"""
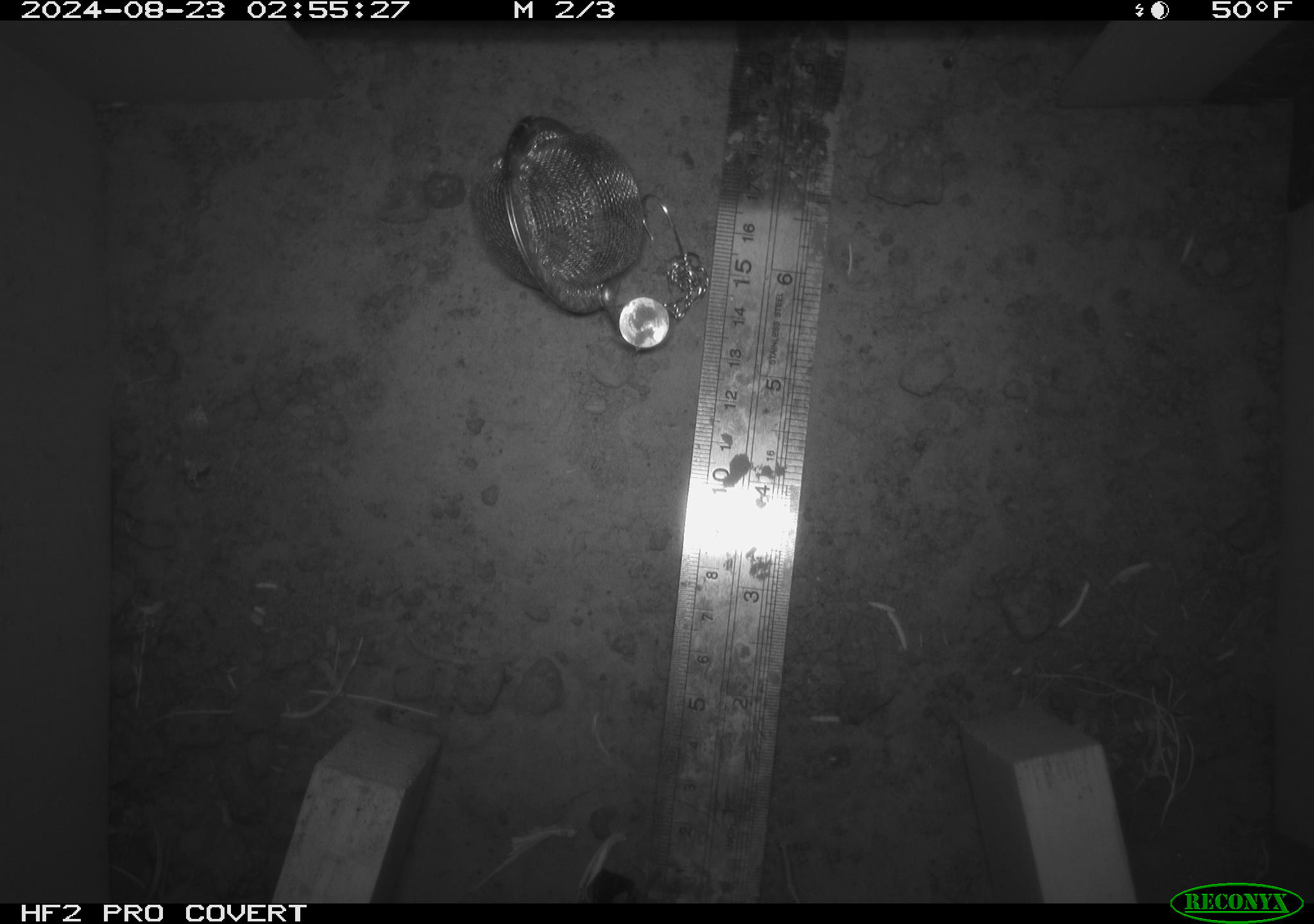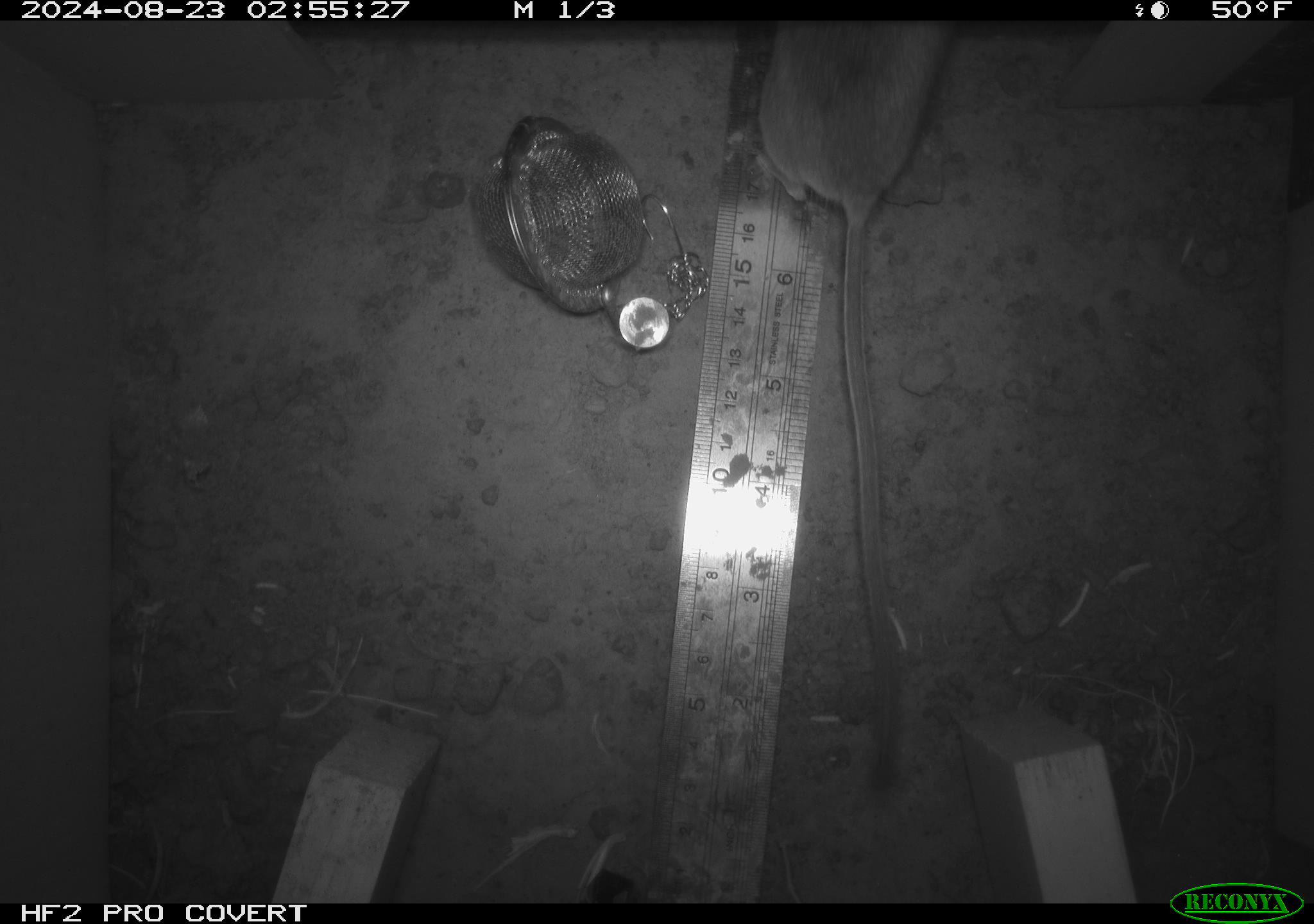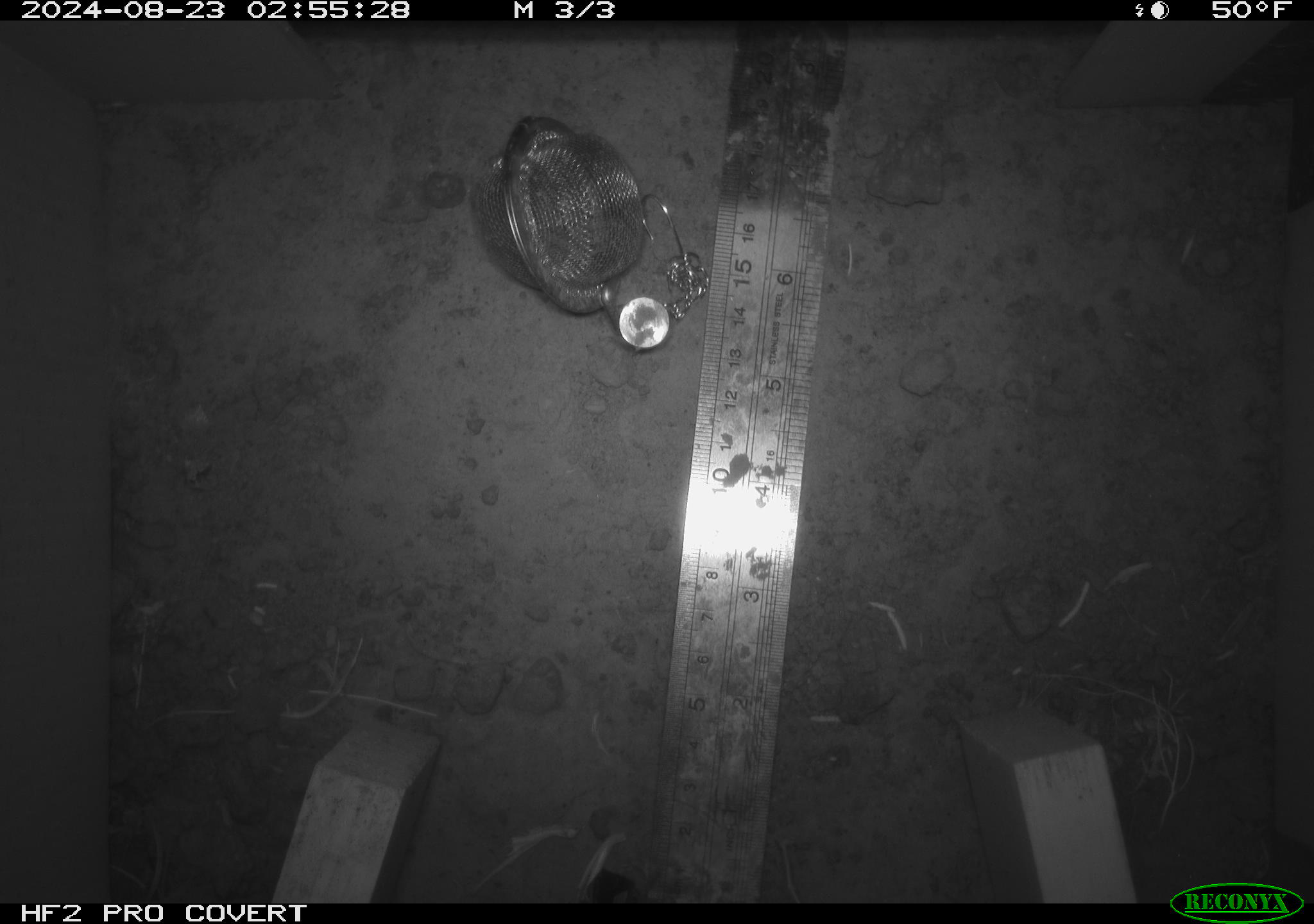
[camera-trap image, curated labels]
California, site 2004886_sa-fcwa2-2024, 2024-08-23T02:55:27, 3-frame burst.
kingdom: Animalia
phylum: Chordata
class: Mammalia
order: Rodentia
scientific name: Rodentia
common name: mouse species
Mouse species (Rodentia).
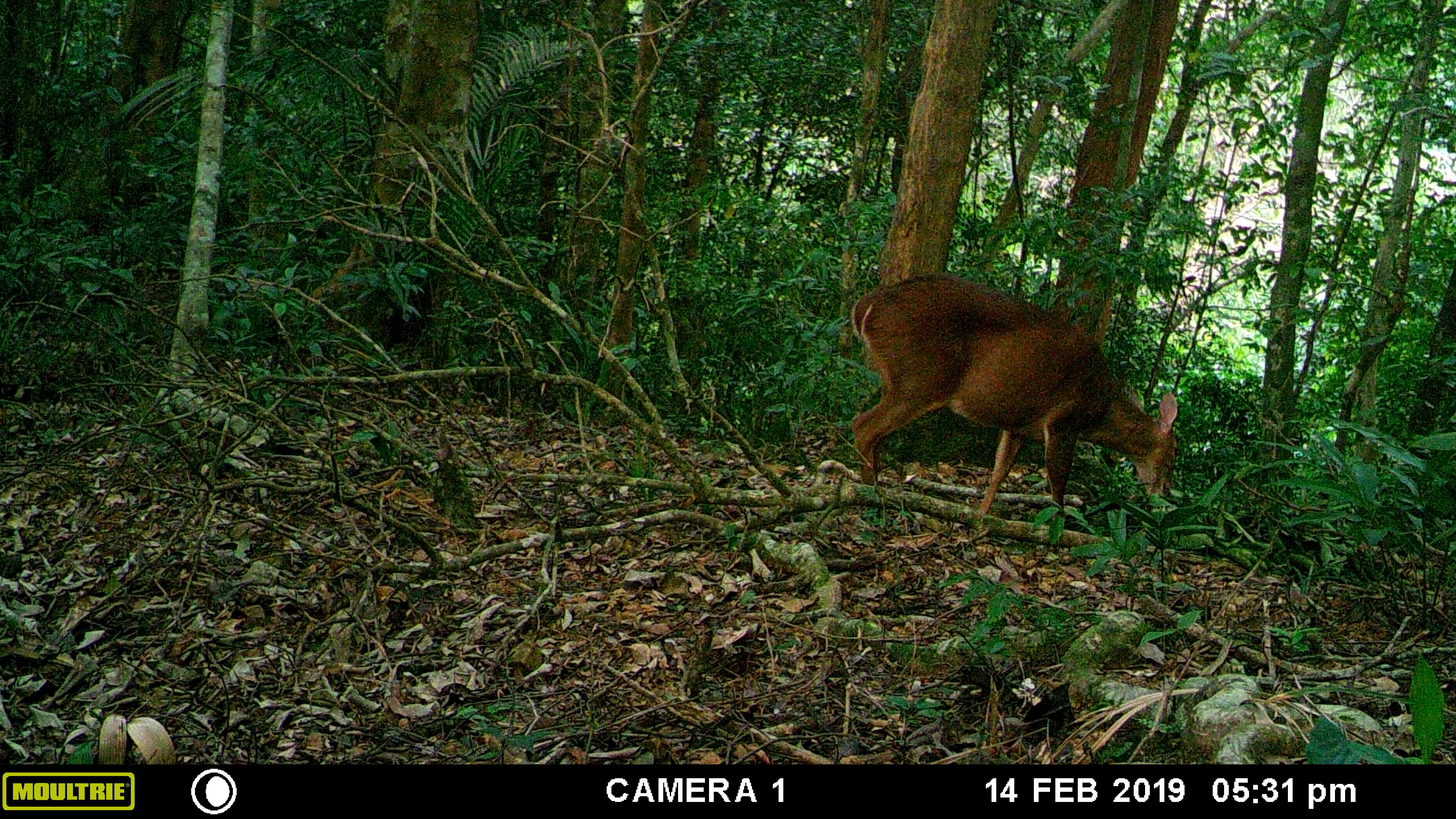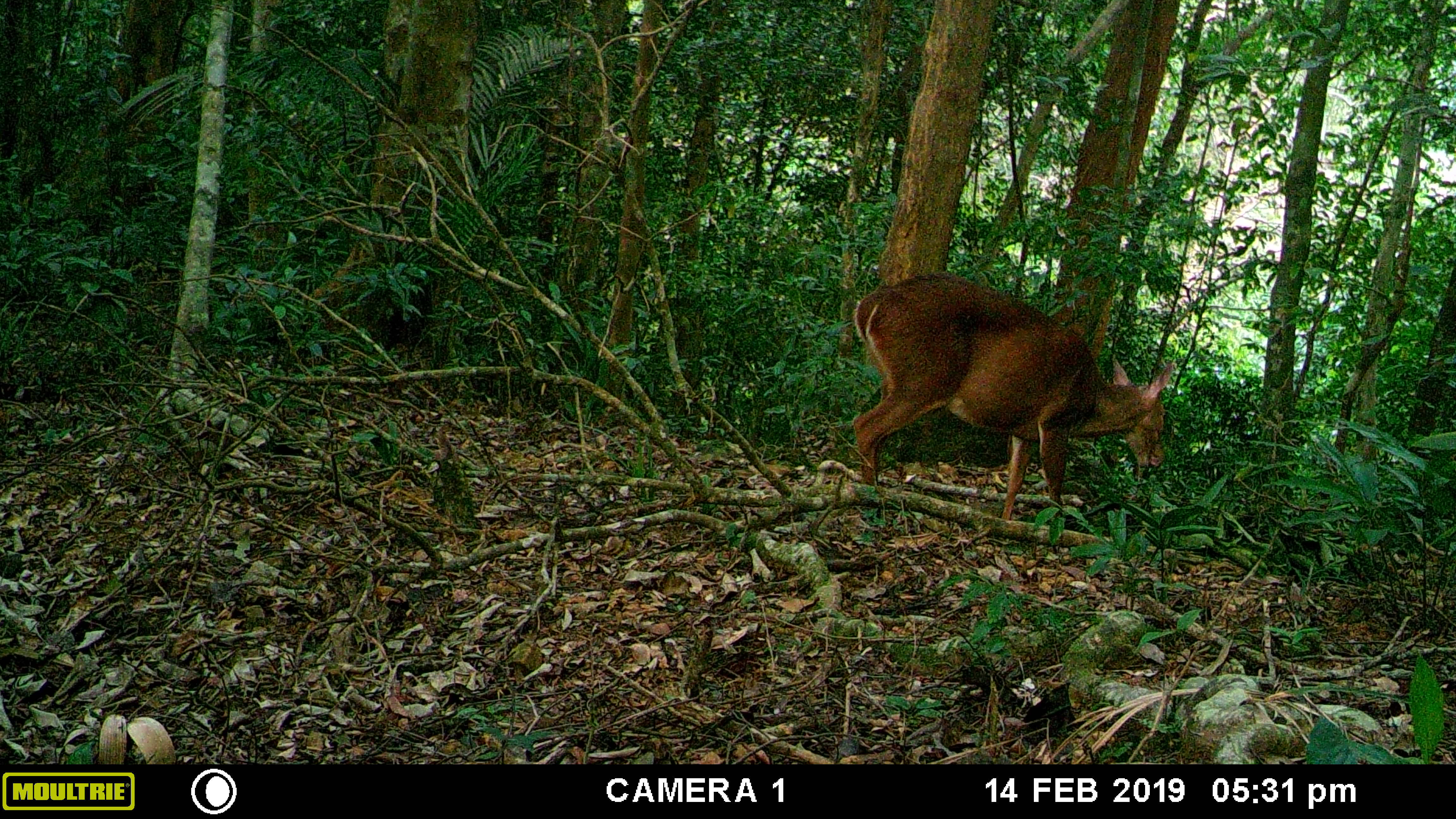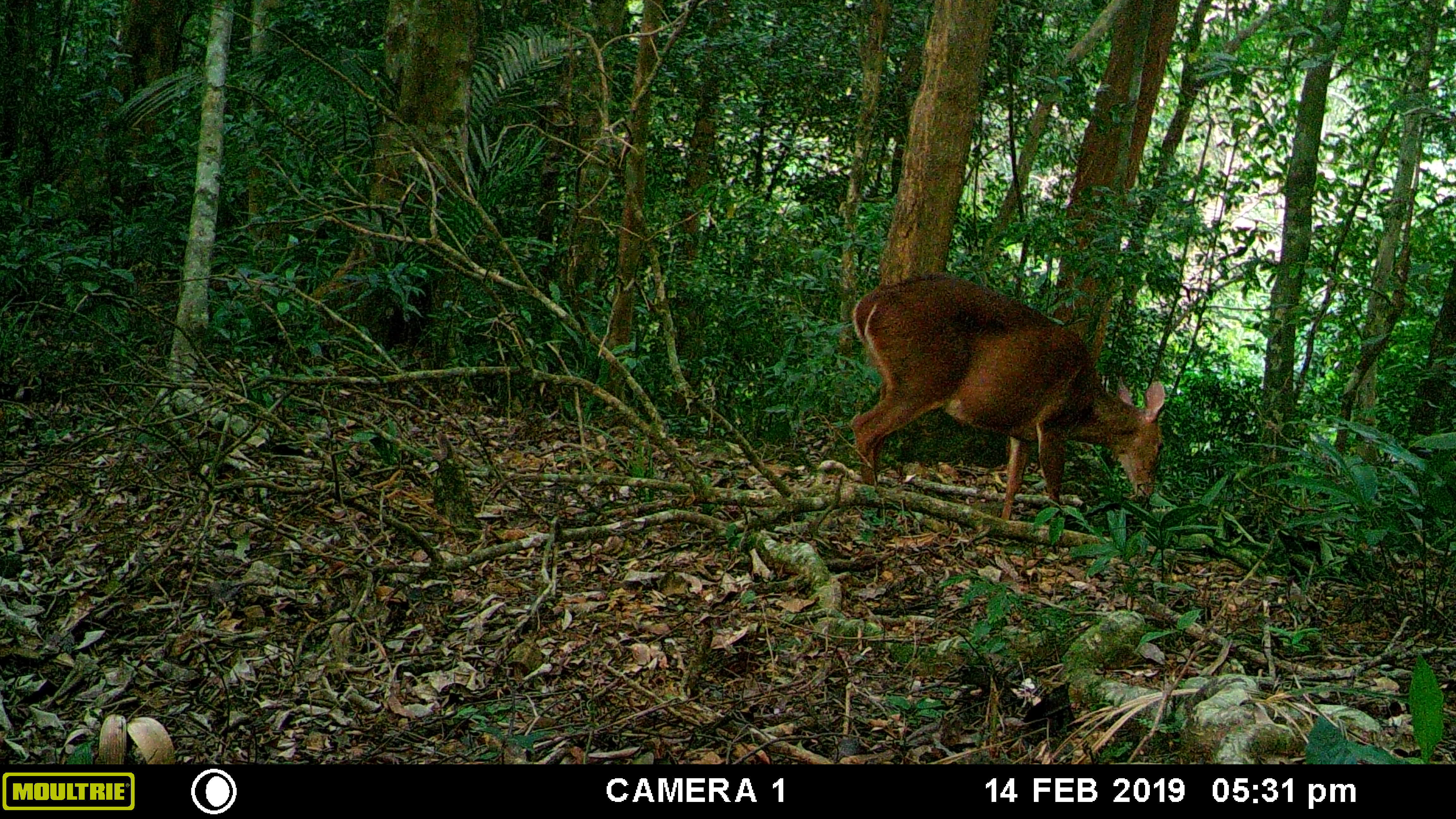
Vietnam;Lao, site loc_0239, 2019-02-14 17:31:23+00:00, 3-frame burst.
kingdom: Animalia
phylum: Chordata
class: Mammalia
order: Artiodactyla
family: Cervidae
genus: Muntiacus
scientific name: Muntiacus vuquangensis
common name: large-antlered muntjac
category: large antlered muntjac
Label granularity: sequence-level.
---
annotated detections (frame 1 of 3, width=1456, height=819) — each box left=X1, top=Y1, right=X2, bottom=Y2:
large antlered muntjac: left=849, top=271, right=1178, bottom=515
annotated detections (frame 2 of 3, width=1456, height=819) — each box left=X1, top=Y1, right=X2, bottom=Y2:
large antlered muntjac: left=849, top=271, right=1175, bottom=519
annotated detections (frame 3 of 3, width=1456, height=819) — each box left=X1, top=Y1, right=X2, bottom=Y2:
large antlered muntjac: left=849, top=272, right=1166, bottom=520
"""
- _Exercise_
Whenever a line above has the word "burst" in it, copy that line.

- _Written response_
California, site 2004886_sa-fcwa2-2024, 2024-08-23T02:55:27, 3-frame burst.
Vietnam;Lao, site loc_0239, 2019-02-14 17:31:23+00:00, 3-frame burst.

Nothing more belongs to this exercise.